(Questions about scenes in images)
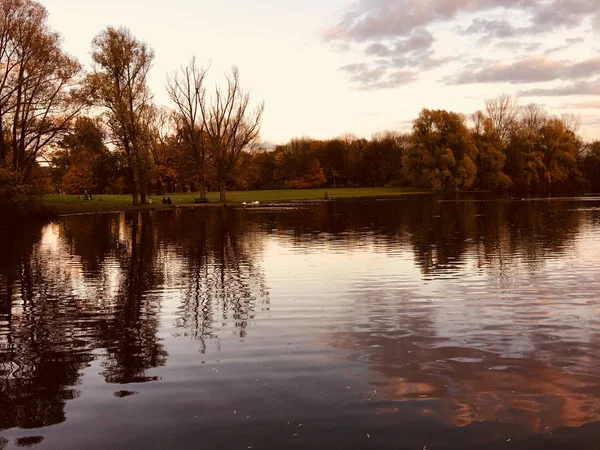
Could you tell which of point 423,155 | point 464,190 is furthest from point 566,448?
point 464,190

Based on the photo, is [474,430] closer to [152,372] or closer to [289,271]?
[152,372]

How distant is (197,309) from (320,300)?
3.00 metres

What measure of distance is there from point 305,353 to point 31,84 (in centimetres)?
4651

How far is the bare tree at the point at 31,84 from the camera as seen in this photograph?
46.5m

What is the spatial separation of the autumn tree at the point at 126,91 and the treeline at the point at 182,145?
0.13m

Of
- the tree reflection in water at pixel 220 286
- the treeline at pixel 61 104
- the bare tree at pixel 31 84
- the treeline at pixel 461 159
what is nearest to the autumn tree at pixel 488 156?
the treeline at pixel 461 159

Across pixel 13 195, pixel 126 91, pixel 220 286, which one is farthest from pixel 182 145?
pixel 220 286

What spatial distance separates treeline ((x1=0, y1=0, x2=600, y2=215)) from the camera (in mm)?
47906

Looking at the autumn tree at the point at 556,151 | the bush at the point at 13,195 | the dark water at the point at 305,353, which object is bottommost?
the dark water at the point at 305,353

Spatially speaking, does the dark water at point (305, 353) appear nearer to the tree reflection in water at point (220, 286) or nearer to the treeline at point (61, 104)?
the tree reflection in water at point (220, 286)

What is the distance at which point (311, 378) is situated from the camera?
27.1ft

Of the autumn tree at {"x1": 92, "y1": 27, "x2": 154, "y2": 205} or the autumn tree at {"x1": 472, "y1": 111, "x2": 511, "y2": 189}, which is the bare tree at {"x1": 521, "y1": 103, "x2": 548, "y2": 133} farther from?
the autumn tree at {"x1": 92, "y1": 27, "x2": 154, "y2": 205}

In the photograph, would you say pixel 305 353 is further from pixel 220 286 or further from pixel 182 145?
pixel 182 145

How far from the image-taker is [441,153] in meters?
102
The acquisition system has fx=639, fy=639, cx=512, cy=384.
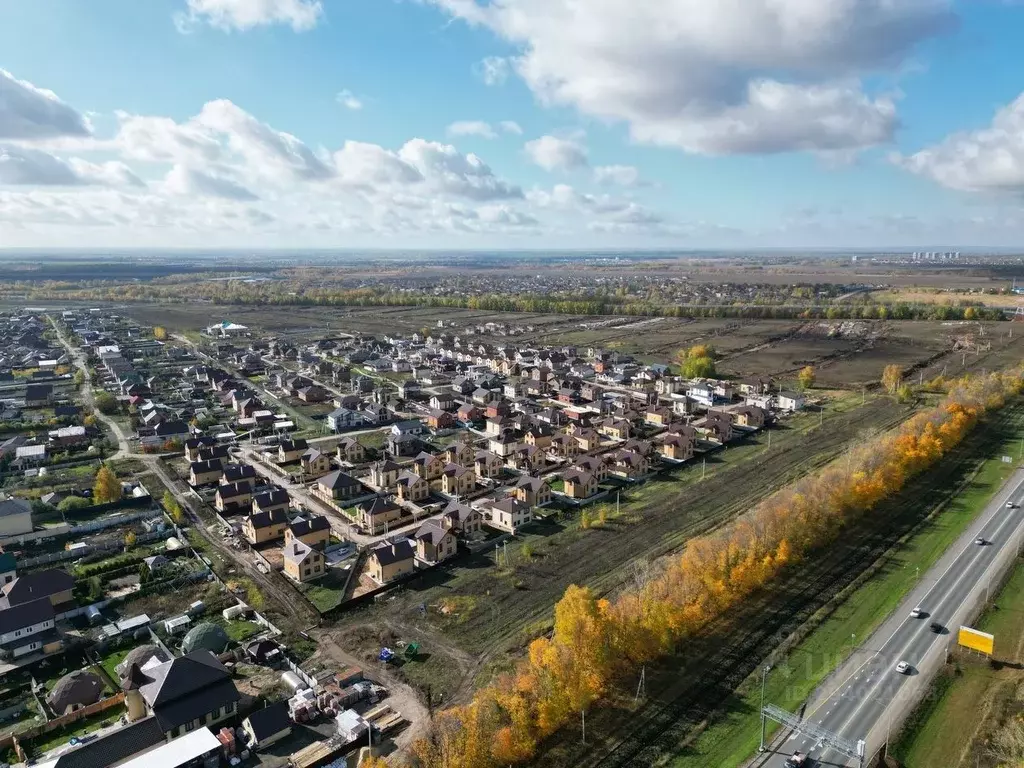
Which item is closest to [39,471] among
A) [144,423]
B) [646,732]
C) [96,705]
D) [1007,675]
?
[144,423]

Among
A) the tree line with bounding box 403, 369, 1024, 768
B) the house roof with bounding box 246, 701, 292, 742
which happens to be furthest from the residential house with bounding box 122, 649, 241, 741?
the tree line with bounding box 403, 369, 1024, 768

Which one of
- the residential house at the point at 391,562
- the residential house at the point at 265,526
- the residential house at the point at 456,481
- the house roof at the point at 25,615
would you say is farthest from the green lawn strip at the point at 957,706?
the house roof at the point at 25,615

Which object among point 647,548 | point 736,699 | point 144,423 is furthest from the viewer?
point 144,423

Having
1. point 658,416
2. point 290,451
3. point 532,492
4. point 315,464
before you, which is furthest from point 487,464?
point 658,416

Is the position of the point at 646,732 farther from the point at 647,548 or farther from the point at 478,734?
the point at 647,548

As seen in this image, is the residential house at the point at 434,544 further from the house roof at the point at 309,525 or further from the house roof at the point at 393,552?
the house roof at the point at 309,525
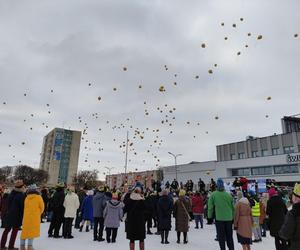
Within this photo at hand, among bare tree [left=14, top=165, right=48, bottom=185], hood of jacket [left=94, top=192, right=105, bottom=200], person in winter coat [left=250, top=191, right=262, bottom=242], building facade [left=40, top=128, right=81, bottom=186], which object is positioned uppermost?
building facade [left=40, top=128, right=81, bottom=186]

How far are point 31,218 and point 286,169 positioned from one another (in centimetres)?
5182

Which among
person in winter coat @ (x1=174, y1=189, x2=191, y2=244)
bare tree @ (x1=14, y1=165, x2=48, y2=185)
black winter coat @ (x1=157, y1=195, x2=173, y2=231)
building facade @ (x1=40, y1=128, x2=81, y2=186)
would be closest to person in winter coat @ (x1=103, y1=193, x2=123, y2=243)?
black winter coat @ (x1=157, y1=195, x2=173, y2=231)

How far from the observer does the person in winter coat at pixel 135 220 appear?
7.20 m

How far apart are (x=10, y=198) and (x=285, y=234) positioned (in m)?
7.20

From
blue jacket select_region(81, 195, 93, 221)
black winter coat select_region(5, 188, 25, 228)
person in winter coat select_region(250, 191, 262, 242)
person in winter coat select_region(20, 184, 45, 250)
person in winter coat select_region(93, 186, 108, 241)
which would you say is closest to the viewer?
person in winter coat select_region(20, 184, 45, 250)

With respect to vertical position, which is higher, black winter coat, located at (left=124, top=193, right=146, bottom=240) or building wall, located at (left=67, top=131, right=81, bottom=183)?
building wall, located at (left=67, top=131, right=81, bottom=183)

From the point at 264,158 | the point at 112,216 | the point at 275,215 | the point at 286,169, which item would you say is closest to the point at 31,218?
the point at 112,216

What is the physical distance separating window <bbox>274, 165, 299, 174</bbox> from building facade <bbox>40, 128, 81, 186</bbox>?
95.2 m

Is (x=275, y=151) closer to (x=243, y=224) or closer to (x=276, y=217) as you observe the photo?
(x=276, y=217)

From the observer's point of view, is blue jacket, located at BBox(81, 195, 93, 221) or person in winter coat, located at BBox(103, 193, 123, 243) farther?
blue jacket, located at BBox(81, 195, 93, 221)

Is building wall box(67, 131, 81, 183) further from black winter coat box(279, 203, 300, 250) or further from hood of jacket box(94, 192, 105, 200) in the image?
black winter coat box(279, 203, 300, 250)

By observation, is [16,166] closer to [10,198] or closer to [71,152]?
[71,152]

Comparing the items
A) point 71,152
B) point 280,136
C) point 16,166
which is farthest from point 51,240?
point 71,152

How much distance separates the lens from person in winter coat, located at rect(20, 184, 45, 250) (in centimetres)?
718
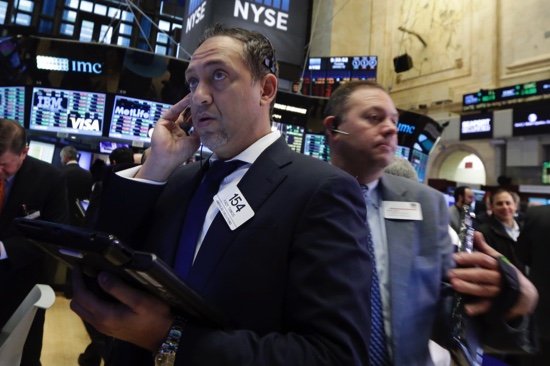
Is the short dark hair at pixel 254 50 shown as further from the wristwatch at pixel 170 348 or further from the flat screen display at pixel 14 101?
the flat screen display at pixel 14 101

--

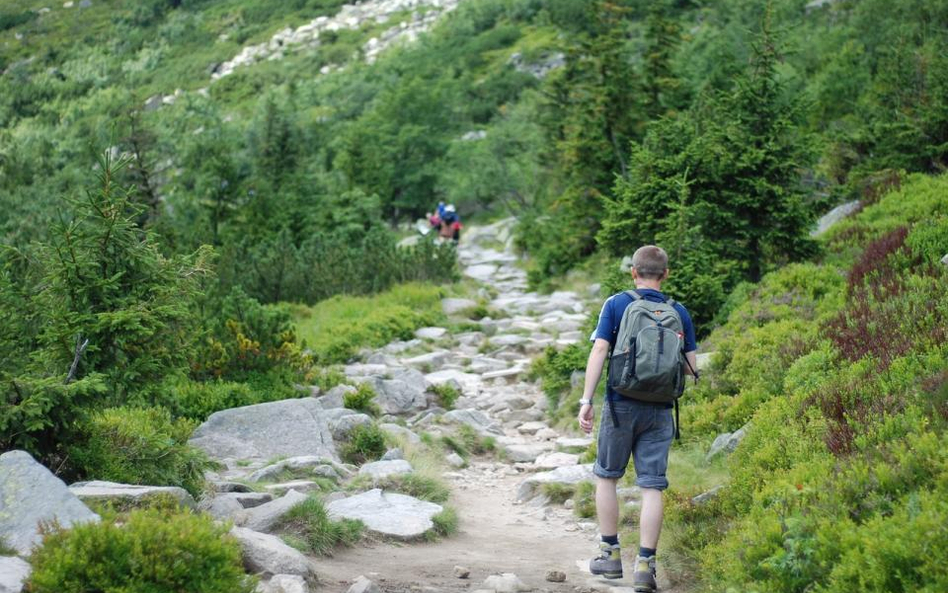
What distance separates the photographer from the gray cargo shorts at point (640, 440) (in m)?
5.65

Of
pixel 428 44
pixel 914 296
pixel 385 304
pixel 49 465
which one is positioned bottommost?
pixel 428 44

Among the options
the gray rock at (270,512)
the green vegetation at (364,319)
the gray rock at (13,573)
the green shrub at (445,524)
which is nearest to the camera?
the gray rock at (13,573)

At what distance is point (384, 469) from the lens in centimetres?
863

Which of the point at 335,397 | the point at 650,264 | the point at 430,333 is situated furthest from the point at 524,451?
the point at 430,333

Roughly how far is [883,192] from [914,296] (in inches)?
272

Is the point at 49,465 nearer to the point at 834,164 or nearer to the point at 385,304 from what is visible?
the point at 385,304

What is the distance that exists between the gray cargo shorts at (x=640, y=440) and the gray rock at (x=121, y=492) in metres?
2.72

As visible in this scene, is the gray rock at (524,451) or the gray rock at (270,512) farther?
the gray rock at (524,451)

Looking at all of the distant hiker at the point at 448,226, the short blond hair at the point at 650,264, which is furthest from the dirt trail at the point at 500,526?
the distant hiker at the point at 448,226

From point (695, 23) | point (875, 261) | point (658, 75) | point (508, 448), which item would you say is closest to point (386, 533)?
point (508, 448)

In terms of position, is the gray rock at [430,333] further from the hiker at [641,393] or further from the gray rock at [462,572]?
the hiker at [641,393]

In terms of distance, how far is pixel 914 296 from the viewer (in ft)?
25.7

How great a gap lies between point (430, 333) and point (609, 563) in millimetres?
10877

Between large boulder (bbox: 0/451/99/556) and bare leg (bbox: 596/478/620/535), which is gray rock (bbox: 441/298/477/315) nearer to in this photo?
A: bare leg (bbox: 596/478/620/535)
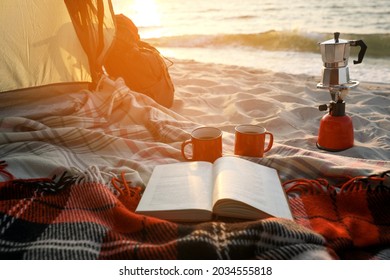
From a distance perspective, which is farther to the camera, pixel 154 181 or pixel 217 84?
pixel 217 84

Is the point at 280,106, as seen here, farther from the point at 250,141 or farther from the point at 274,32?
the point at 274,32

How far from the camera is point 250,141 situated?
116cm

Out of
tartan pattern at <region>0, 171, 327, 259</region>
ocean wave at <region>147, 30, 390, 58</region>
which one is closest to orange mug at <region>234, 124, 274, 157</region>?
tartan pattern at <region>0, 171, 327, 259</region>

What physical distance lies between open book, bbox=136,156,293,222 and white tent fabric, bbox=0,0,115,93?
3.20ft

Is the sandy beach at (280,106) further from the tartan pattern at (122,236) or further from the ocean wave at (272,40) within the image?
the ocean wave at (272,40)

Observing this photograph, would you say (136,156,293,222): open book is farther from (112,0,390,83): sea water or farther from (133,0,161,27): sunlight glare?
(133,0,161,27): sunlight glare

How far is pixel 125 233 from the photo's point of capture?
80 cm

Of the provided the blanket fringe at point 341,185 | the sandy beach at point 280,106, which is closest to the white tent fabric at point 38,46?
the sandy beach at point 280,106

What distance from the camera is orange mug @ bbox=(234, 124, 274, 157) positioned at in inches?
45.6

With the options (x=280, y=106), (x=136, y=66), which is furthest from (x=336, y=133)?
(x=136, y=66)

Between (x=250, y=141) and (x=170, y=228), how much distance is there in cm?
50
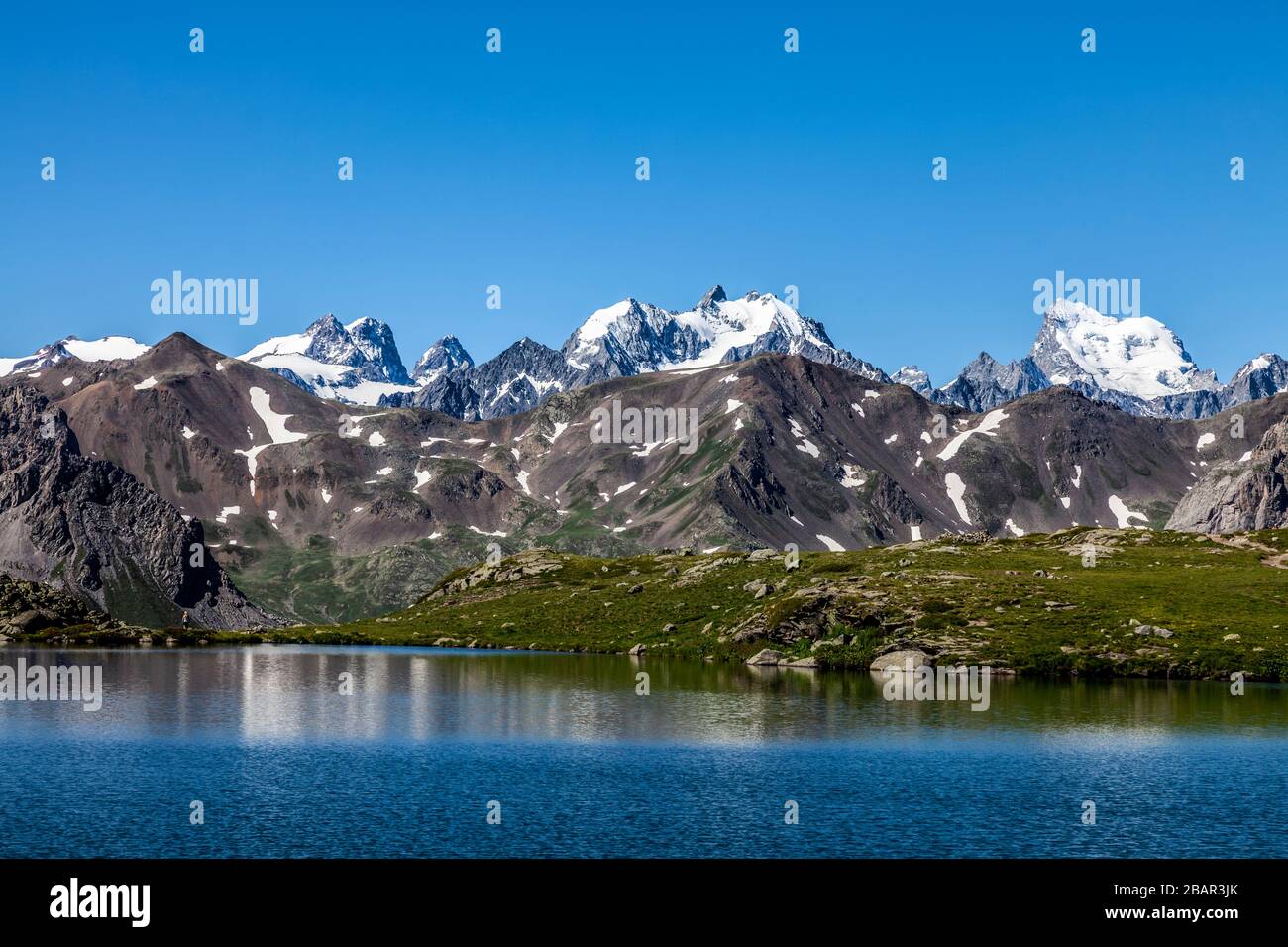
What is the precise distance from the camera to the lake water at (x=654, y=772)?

(EXERCISE AIM):
Reproduce the data verbatim, beginning with the line containing "Between (x=250, y=141)" and continuing through the line containing "What is the precise". Omit the pictures from your answer.

(PROBLEM SOLUTION):
Between (x=250, y=141) and (x=170, y=228), how much distance is there in cm?
50
What is the precise distance from the camera to the lake water at (x=654, y=772)?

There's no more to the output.